Publiziert am: 08.08.2014

Baldiger Tod durch Nebenwirkungen

BILLAG – Gebühren werden nicht mehr erhoben, sie werden nur noch erhöht, meint Satiriker Andreas Thiel mit Blick auf die ge­plante neue Zwangs-Mediensteuer.

Eine ganz normale Bundesratssitzung stelle ich mir so vor:

n «Was könnten wir denn noch besteuern?»

n «Ich fürchte, es gibt nichts mehr, was nicht schon besteuert wird.»

n «Was ist mit der Luft? Könnten wir nicht eine Abgabe auf Luft erheben?»

n «Das tun wir bereits mit der CO2-Abgabe.»

n «Wir könnten den Regen besteuern.»

n «Tun wir längst mit der Meteorwassergebühr.»

n «Also jetzt fällt mir auch nichts mehr ein.»

n «Ich hab’s! Wir fangen einfach an, dieselben Dinge zweimal zu besteuern.»

n «Hihihi, der ist gut...»

Satire von Realität übertroffen

Dass die Radio- und Fernsehgebühren von der Billag gleich dreimal in Rechnung gestellt werden, zeigt, dass die Satire von der Realität noch übertroffen wird. Doch wenn die Satire zur Realität wird, ist sie nicht mehr zum Lachen, sondern zum Weinen. Die Staatsverwaltung ist der einzige Wirt, der die Rechnung auch ohne Gast macht.

Da hat man jahrelang Militärdienst geleistet, um die Freiheit gegen einen Feind zu verteidigen, der nie aufkreuzt – und um dann zu merken, dass man längst vom Feind regiert wird. Wie lange will die Behörde den Bürger noch mit gebührenpflichtigem Service public drangsalieren? In seiner ungebremsten Regulierungswut ist der Bundesrat einer Raserei verfallen, mit der er blindlings die Freiheit über den Haufen fährt. Aber wie soll man die Freiheit vor der eigenen Verwaltung schützen?

Selber schuld?

Wer sich gegen Gebühren wehrt, wird umgehend verdächtigt, Gebühren zu hinterziehen. Deshalb erhebt der Staat die Gebühren jetzt nicht mehr bloss punktuell, sondern zunehmend auch flächendeckend. «Wer die Gebühr bezahlt, ohne die Leistung zu beziehen, ist selber schuld. Hauptsache ist, dass keiner, der theoretisch eine Leistung beziehen könnte, gebührenfrei davonkommt», scheint sich Medienministerin Doris Leuthard zu sagen. Und Finanzministerin Eveline Widmer-Schlumpf hat für die Steuerbehörden anscheinend die Maxime lanciert: «Vertrauen ist gut – Kontrolle ist besser.» Für eine freie Gesellschaft gilt aber das Gegenteil: «Hinterziehung ist schlimm – Misstrauen ist schlimmer.» Denn Widmer-Schlumpfs ­offensichtliche Maxime stammt von Lenin.

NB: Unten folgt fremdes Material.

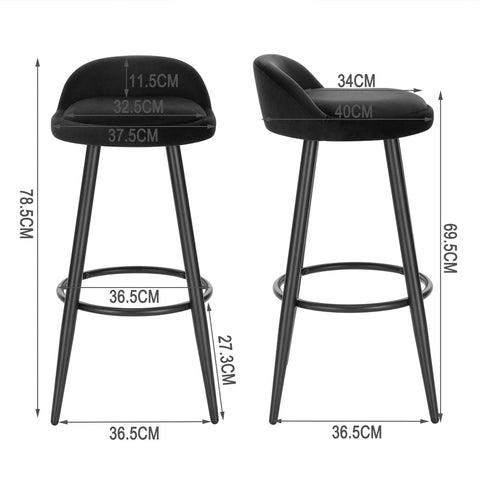 Rootz Bar Stool - Counter Seat - Bistro Chair - Kitchen Stool - Velvet Perch - Sitting Bench - High Chair - Black - 28.0x15.4x8.7 inches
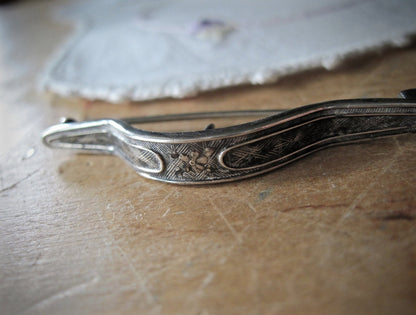 Antique Sterling Silver Bar Brooch Pins (c.1800s)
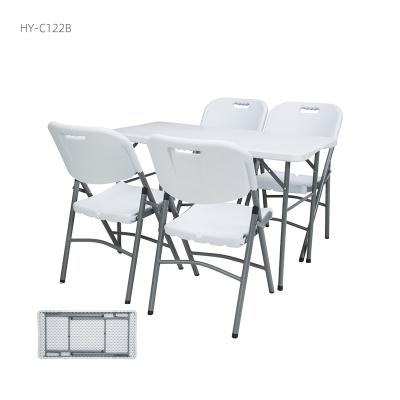 China Modern 4 plastic chairs price tables 4 foot plastic folding OEM outdoor rectangular table price for sale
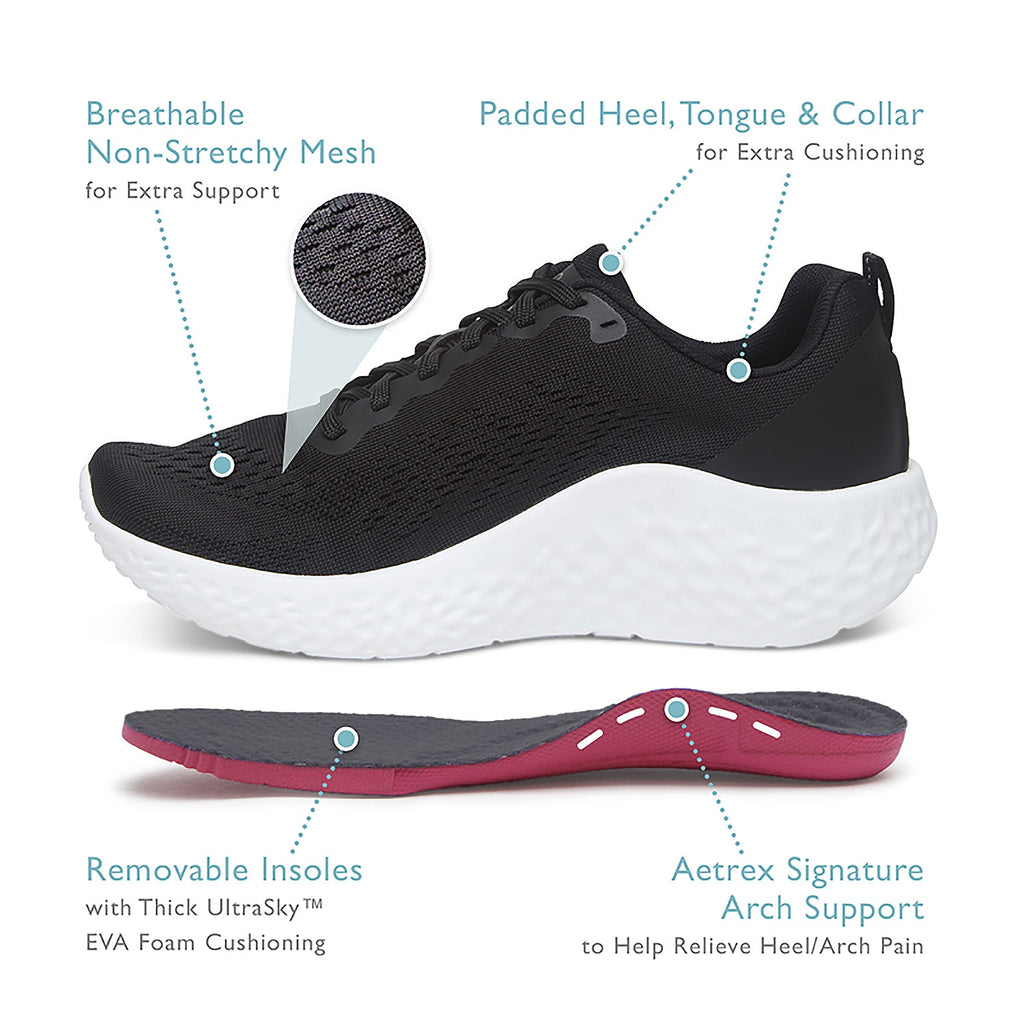 Aetrex Danika Women's Arch Support Sneakers Black Mesh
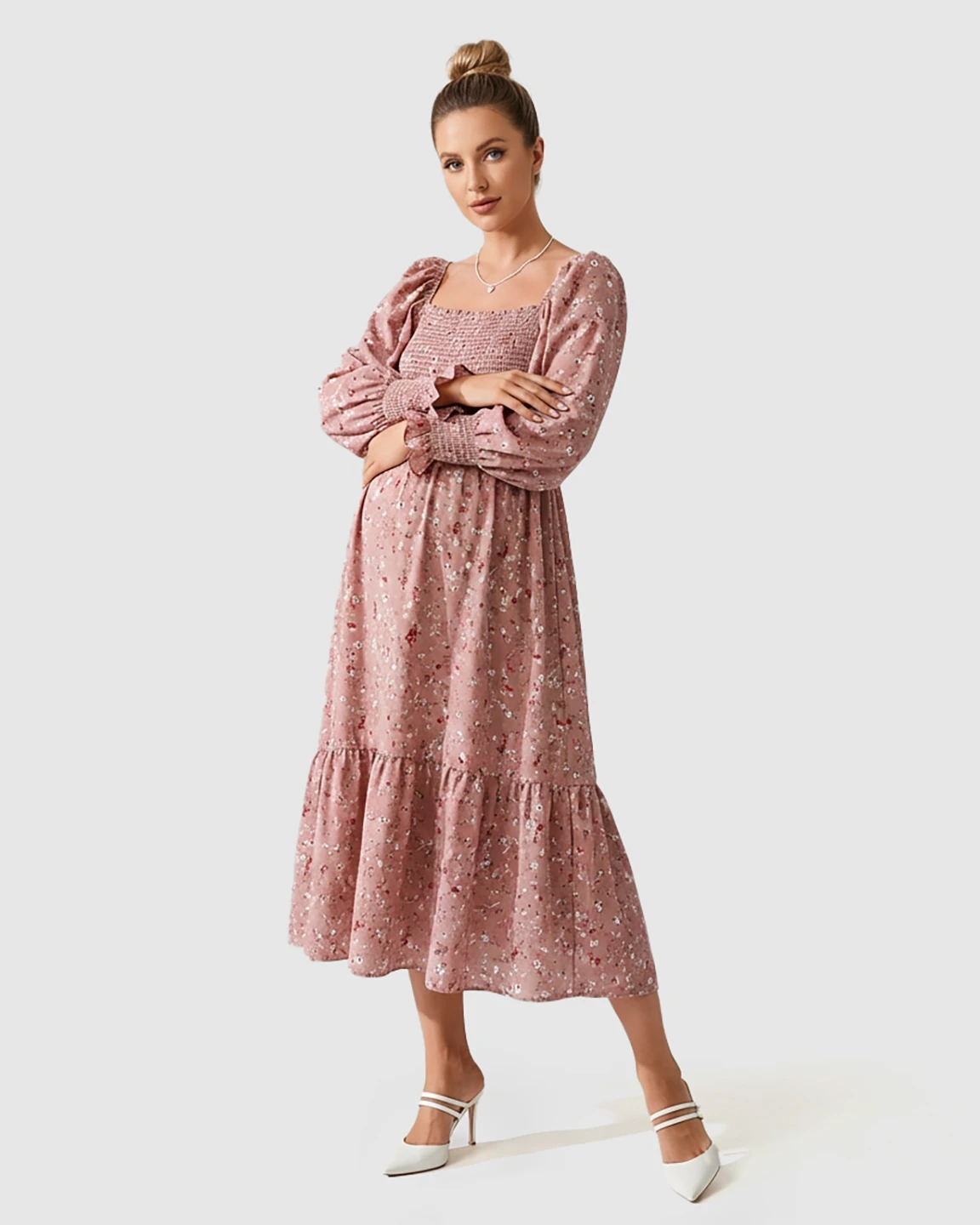 Smocked Bodice Feminine Maternity Midi Dress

Der Bundesrat begründet seinen Gebühren- und Regulierungswahnsinn natürlich mit kreidegebleichten Engelszungen. Aber die einzigen Momente, in welchen ein Politiker die Wahrheit sagt, ist, wenn er andere Politiker der Lüge bezichtigt.

Diese Droge absetzen!

Wie kommt man gegen diese sinnfreie Besteuerung von sinnleeren Fernsehinhalten an? Was können wir dagegen tun? Ein Pragmatiker mag sich mit den Umständen arrangieren, indem er z.B. versucht, die Fernsehgebühren im Betrieb zu amortisieren und seine Mitarbeiter anweist, während der Arbeit so oft wie möglich fernzusehen. Ein Melancholiker mag einfach nur in sein Weinglas schauen und denken: «Atmen und atmen lassen.». Aber was macht der verantwortungsbewusste Bürger? Die Erfahrung lehrt uns: Die Wirkungen von Regulierungen bleiben bis auf Kostenexplosionen und Marktverzerrungen meist aus. Aber an den Nebenwirkungen stirbt die Freiheit. Deshalb habe ich zum Service public nur eines zu sagen: Die Droge muss abgesetzt werden. Auch wenn der Entzug für Abhängige kurzfristig schmerzhaft ist.